On ne comprend pas exactement, au début, ce qui est arrivé à Bliss, ce n’est qu’au fil de la lecture que nous glanons les indices qui vont nous permettre de comprendre le drame qui s’est joué au sein de cette famille américaine.

Tout ce qu’on sait nous vient des souvenirs de Skyler, âgé de neuf ans au moment des faits, et compte tenu de la situation, on comprend que l’histoire soit embrouillé dans la tête de cet enfant.

De prime abord, les Rampike semblent incarner la famille américaine parfaite. Mr Rampike a un bon poste et assure un train de vie aisé à sa femme et leurs deux jeunes enfants. Pourtant, lorsqu’on commence à creuser, on s’aperçoit que la relation entre les deux époux est loin d’être idyllique. Quant aux enfants, il semble que l’aîné soit jaloux du succès de sa petite sœur et surtout, d’avoir perdu l’attention de sa maman.

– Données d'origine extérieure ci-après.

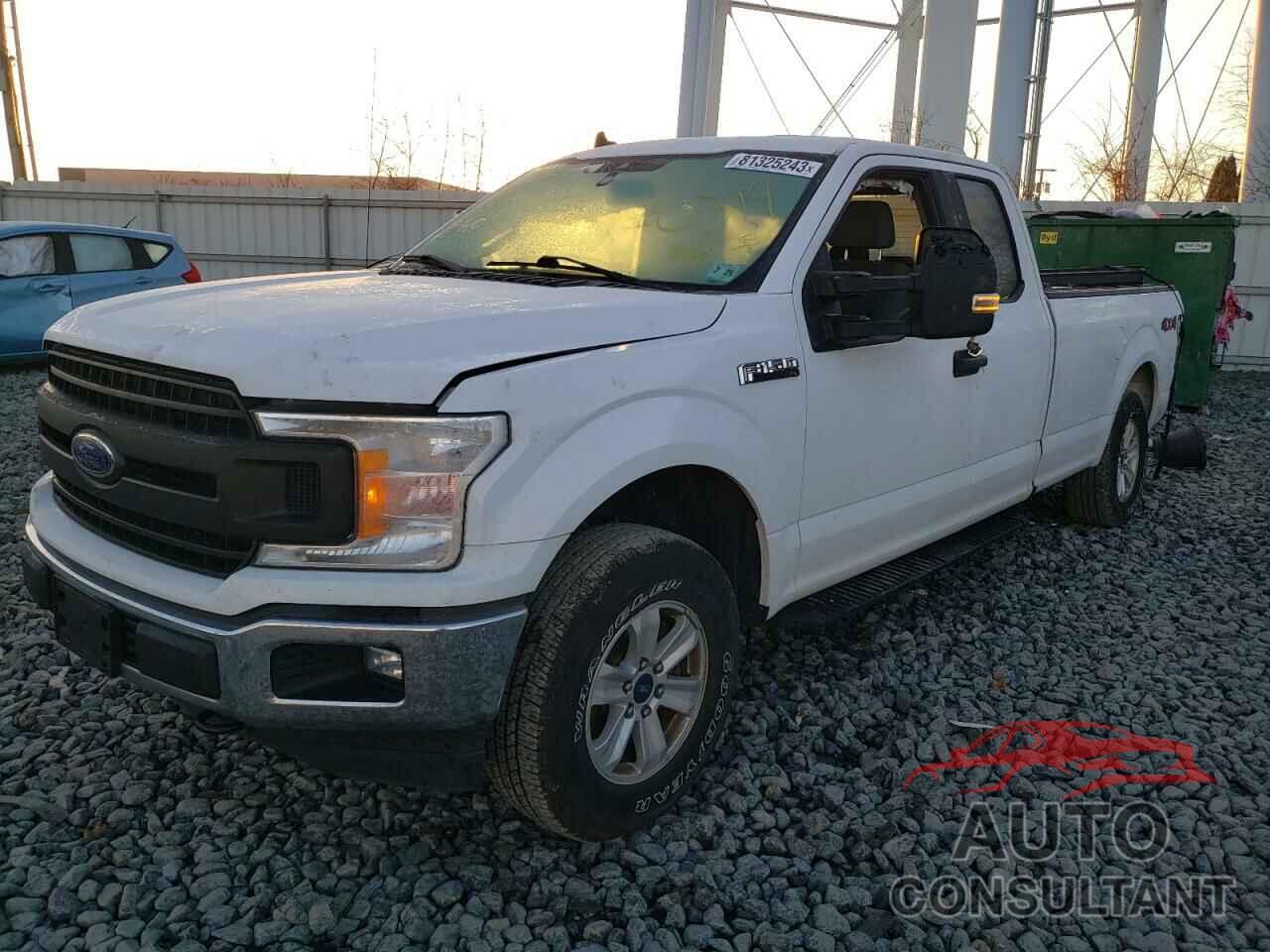FORD F-150 2020 - 1FTEX1E54LKD00399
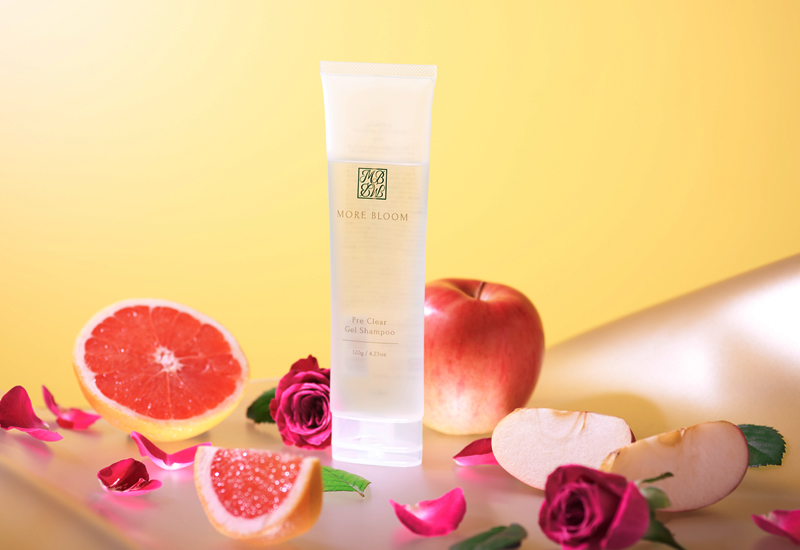 プレクリアジェルシャンプー – 【公式】MORE BLOOM｜モアブルーム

Après le meurtre de Bliss, et bien que l’affaire n’ait pas été résolue par la police, il nous semble évident que le meurtrier de la petite fille n’est autre que son grand-frère. Son texte Petite sœur, mon amour : L’histoire intime de Skyler Rampike aura-t-il valeur de confession ?

J’ai trouvé cette histoire passionnante, bien qu’horrible, et je dois dire que j’aime toujours autant le style de Joyce Carol Oates. Jusqu’aux dernières pages, on ne sait quoi penser car plus on connait les personnages plus on les trouve détestable.

Outre l’aspect « chercher le coupable », j’ai aussi aimé la réflexion que le livre apporte sur le quotidien des enfants-star. Je leur souhaite en tout cas de ne pas avoir des parents comme les Rampike !

Une histoire qui fait froid dans le dos mais qui nous tient en haleine ! Si vous aimez l’auteure, n’hésitez pas.